What is needed is an exact transcription of the listing, with the images removed.

**Information supplied**:
········

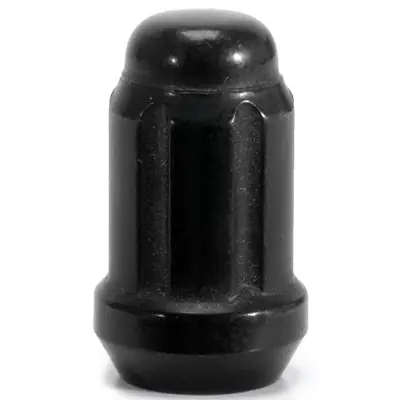 6 Spline Black Nut 60° Seat - 1/2" RH - 17/19/21mm Hex Gros Lot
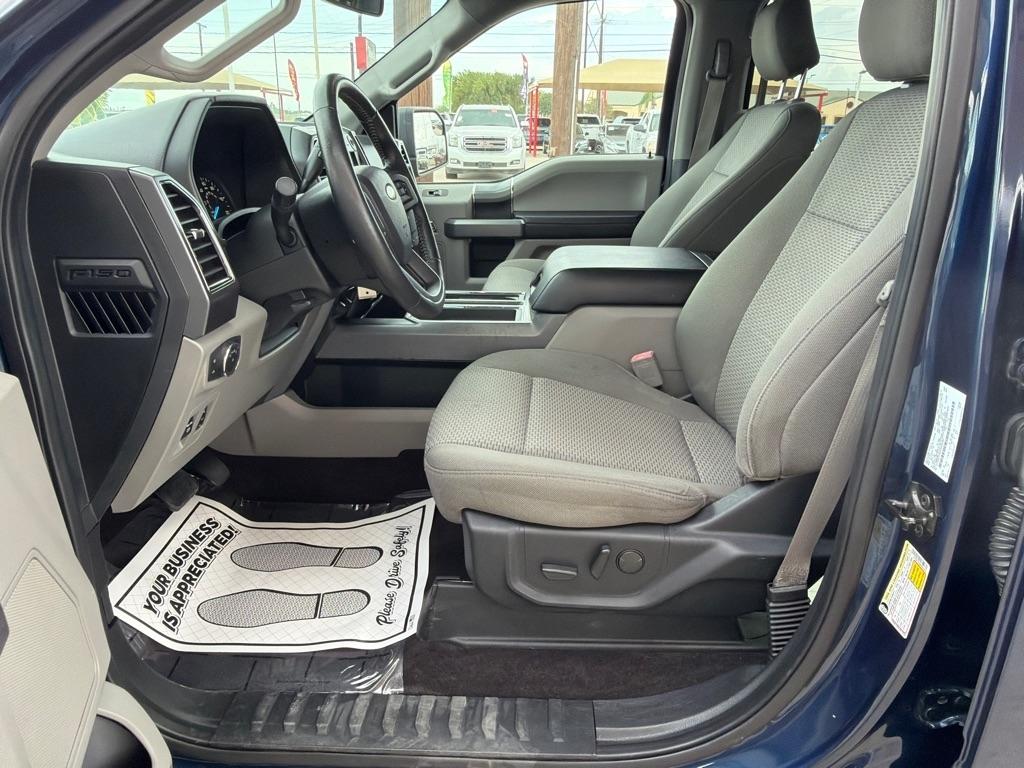 Ford F-150 XL SuperCrew 5.5-ft. Bed 4WD 2019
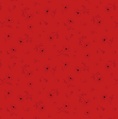 Lewis and Irene Fabrics Forever Blooms Ephemeral Beauty Scarlet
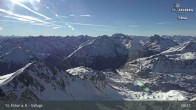 Archiv Foto Webcam St. Anton: Ausblick Valluga 08:00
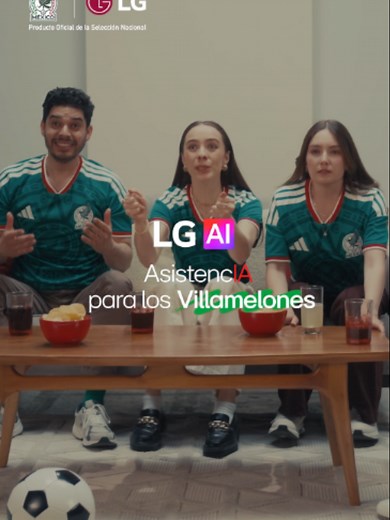 LG InstaView: Accede al juego en 2 toques | Affectionate Intelligence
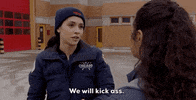 Chicago Fire Hero GIF by Wolf Entertainment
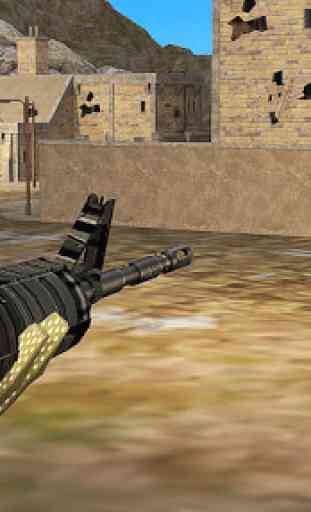Sniper Sharp Shooter 3D - Jeux de tir au pistolet 3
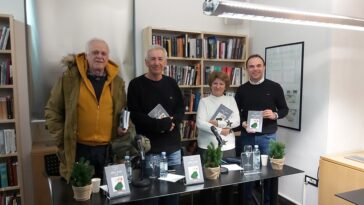 bugarin, prodan, loris lipi moji drago orlić Gradska knjižnica Poreč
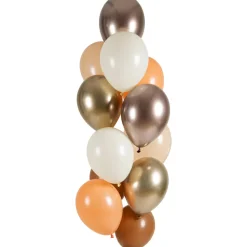 NEU Premium-Latex-Luftballons Bohemian Sunset, 33cm, 12 Stk.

········

**Task result**:
 6 Spline Black Nut 60° Seat - 1/2" RH - 17/19/21mm Hex Gros Lot
 Ford F-150 XL SuperCrew 5.5-ft. Bed 4WD 2019
 Lewis and Irene Fabrics Forever Blooms Ephemeral Beauty Scarlet
 Archiv Foto Webcam St. Anton: Ausblick Valluga 08:00
 LG InstaView: Accede al juego en 2 toques | Affectionate Intelligence
 Chicago Fire Hero GIF by Wolf Entertainment
Sniper Sharp Shooter 3D - Jeux de tir au pistolet 3
 bugarin, prodan, loris lipi moji drago orlić Gradska knjižnica Poreč
 NEU Premium-Latex-Luftballons Bohemian Sunset, 33cm, 12 Stk.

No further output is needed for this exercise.